A saving: Shopping on a Wednesday at certain grocery stores is about to get cheaper. *iStock photo
A saving: Shopping on a Wednesday at certain grocery stores is about to get cheaper. *iStock photo

Grocery stores in Bermuda decided to offer an extra five per cent off on Wednesdays to help out Bermudians in hard times — and have conceded that the move will cost them money. 

In Friday’s Throne Speech, it was announced MarketPlace, Lindo’s and Supermart would offer a ten per cent discount on Wednesdays — doubling their current midweek discount.

It sparked speculation that the Government must have struck some kind of deal with the stores and/or that it must be tied to the simultaneous announcement that some stores will be allowed to sell liquor on Sundays. 

Not so, say both Zach Moniz of Lindo’s and Tredick Gorham of Supermart.

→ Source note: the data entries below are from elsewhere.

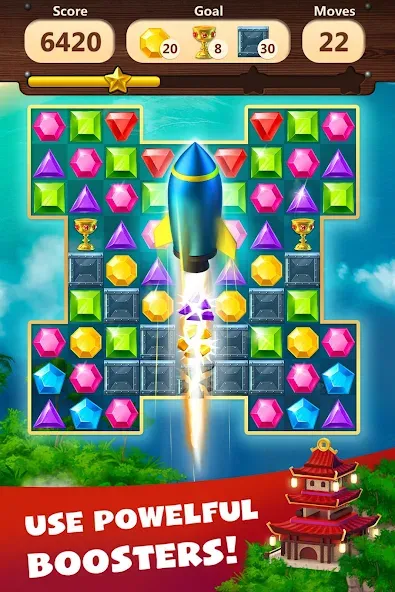 Jewels Planet - Match 3 Puzzle  [МОД Бесконечные деньги] Screenshot 4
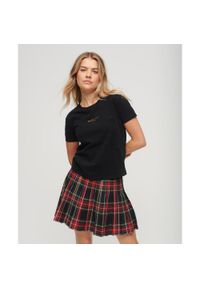 Superdry - Luksusowa, dopasowana krótka koszulka sportowa z logo. Kolor: czarny. Długość: krótkie #1
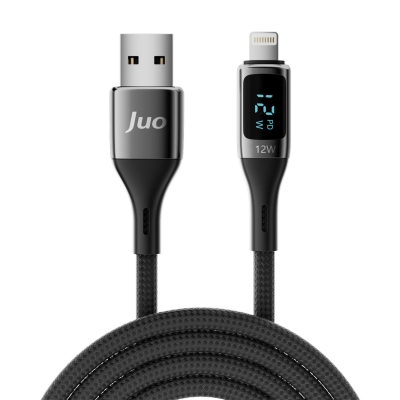 Juo 12W Dijital Led Ekranlı USB-A to Lightning iPhone iPad Örgülü Hızlı Şarj ve Data Kablosu 1 Metre - 6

They both told us that government provided no incentive in exchange for the extra five per cent. Neither is there a link with offering the discount and liquor sales on Sundays.  

But how will the bigger discount affect custom and profit margins for the stores?

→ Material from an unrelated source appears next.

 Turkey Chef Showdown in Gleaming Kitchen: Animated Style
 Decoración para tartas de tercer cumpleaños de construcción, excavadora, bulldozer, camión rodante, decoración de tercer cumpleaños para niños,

Mr Moniz, manager of the Lindo’s Group and Mr Gorham, president of Supermart, both said the move is solely to help customers in rough times.

Mr Moniz said he feels the move was something the grocery stores felt they “should do... I believe Tredick Gorham met with government and had a discussion about what the grocery stores could do and then government sort of reached out to MarketPlace, Lindo’s and Supermart and said ‘Are you willing to be able to do this?’ and obviously, we said ‘yes’.”

Asked if there could be additional revenue as a result, Mr Moniz said: “We have a population of consumers that’s not going to expand so it really is giving consumers a break on Wednesdays.

 “I don’t think it is to help revenue. It’s going to help consumers.”

Smart purchases

He continued: “Now saying that, consumers need to be smart about what they purchase. As a group of consumers, we now have much more financial pressure on us than ever before.

“When you consider everyone had a cellphone and CableVision and internet, these are three things that are extra financial burdens on people that we never had before. So the discretionary capital that you have to spend on food has dwindled because of all the things that we have in our homes.”

Asked how the initiative will affect Supermart, Mr Gorham said: “How it affects us is of course, we’re going to lose five per cent.

“It’s a one year at a time deal. We were asked what can we do for our part and obviously, doing something like that is easy to implement, it’s quick to implement.

“Each store has its own solution to the problem.”

He continued: “Our goal of course is to find a way, like everybody in Bermuda, to reduce the costs of the goods we sell.

“How we do that is tricky because you also don’t want to go out of business, so this is the first step.”

Mr Gorham said aside from the goods, there are a lot of other costs associated with running a store including shipping, electricity, salaries and more.

“We have to recognize that it’s the number one [expense] for everyone in Bermuda. You can’t expect people to take a break in their income if they can’t find a way to take a break in their costs.

“If you reduce the income, you have got to reduce the costs. Five per cent reduces the cost.

“Even though I don’t expect people to buy more on that day, we will lose money on everything we sell. We have to find a way to make it work.”

The ten per cent discount is for cash only purchases and starts on December 4.